Collection entries:

Start of Block

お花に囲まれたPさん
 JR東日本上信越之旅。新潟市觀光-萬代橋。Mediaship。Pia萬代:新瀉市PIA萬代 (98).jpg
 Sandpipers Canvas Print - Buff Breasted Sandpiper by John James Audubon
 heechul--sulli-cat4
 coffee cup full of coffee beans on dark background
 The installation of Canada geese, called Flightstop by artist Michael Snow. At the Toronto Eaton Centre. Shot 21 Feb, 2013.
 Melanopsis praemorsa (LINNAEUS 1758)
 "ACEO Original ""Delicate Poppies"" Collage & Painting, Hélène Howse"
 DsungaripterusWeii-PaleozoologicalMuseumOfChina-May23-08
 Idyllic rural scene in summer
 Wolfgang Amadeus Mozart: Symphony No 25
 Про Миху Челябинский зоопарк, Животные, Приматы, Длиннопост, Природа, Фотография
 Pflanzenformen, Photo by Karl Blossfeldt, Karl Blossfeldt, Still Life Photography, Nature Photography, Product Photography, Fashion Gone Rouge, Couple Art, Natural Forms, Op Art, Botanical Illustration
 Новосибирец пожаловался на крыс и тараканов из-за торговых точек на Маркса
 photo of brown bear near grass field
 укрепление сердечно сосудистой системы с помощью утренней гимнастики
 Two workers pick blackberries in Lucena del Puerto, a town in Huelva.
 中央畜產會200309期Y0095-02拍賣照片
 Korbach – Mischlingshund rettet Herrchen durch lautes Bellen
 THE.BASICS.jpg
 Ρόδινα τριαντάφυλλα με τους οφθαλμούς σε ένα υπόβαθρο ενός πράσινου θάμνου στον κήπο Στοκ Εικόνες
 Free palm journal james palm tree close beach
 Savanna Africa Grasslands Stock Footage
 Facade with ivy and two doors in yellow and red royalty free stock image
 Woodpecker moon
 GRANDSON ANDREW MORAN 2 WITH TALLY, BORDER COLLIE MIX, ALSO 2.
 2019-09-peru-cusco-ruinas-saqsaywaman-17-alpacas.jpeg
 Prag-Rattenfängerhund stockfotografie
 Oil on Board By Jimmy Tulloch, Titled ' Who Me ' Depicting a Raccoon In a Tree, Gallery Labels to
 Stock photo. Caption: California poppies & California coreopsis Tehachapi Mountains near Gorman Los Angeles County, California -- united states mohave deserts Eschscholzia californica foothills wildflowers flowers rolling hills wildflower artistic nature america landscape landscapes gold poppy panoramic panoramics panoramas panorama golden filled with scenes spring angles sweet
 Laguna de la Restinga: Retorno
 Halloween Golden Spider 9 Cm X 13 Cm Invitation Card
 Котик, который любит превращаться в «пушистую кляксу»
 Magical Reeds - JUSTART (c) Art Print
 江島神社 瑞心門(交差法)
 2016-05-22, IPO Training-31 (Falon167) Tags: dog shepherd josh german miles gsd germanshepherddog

End of Block

YOUR ASSIGNMENT
Copy out only the lines above from the one with "GRANDSON ANDREW MORAN" to the one with "Oil on Board", inclusive, exactly as they stand.

YOUR SOLUTION
 GRANDSON ANDREW MORAN 2 WITH TALLY, BORDER COLLIE MIX, ALSO 2.
 2019-09-peru-cusco-ruinas-saqsaywaman-17-alpacas.jpeg
 Prag-Rattenfängerhund stockfotografie
 Oil on Board By Jimmy Tulloch, Titled ' Who Me ' Depicting a Raccoon In a Tree, Gallery Labels to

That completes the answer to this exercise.